Its earnings per share and earnings before interest, tax, depreciation, and amortisation also rose.
Chief executive Gary McGann said: “The group’s particular sales approach to international customers in both Europe and the Americas is continuing to make an impact in these markets, with customers increasingly seeking a global and environmentally accredited partner for their packaging solutions.”
Revenues increased by 1% in the first half to €3.95bn, despite a 7% fall in revenue in its operations in the Americas, which resulted from new exchange rate mechanisms adopted in Venezuela.
Davy Stockbrokers analyst Barry Dixon said Smurfit Kappa’s results were impressive and in line with expectations. He added that there could be room for further improvements. “[Smurfit Kappa] has delivered another strong set of results, with 9% year-on-year growth in earnings before interest, tax, depreciation, and amortisation,” he said.

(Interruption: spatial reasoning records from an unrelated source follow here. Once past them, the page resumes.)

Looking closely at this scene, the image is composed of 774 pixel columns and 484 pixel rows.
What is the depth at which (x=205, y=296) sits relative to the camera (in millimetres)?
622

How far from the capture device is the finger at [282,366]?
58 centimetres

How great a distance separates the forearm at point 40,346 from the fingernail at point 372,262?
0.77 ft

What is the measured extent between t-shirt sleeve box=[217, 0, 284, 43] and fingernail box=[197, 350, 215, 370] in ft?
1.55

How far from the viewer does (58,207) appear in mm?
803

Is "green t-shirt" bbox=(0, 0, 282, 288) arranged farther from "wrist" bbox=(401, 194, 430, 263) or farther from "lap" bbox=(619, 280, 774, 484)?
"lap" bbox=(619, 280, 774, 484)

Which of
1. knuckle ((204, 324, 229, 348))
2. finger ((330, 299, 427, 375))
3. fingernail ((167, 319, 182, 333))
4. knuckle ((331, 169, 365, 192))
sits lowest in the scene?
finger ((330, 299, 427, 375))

“More importantly, the company views current market conditions as supportive of the recently announced container-board price increases. If successfully implemented, these will drive increases in corrugated prices in 2015, providing a platform for forecast upgrades.”

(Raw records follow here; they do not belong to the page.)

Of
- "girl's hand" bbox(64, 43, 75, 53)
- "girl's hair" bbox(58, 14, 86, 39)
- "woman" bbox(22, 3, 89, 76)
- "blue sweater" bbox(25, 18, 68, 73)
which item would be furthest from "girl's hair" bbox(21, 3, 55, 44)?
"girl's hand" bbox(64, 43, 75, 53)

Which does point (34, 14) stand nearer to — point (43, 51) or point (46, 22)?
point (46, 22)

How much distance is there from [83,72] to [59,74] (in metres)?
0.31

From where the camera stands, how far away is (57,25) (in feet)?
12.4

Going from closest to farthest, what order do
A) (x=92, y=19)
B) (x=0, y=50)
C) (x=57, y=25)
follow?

Merrion Stockbrokers analyst David Holohan said the company had performed well in the first half.
“Management strike an upbeat tone both in terms of the internal efficiency measures that the group has achieved but also in noting that container-board pricing will be supported in the [second half] and demand continues to be good while there continues to be scope to increase corrugated prices during 2015,” he said.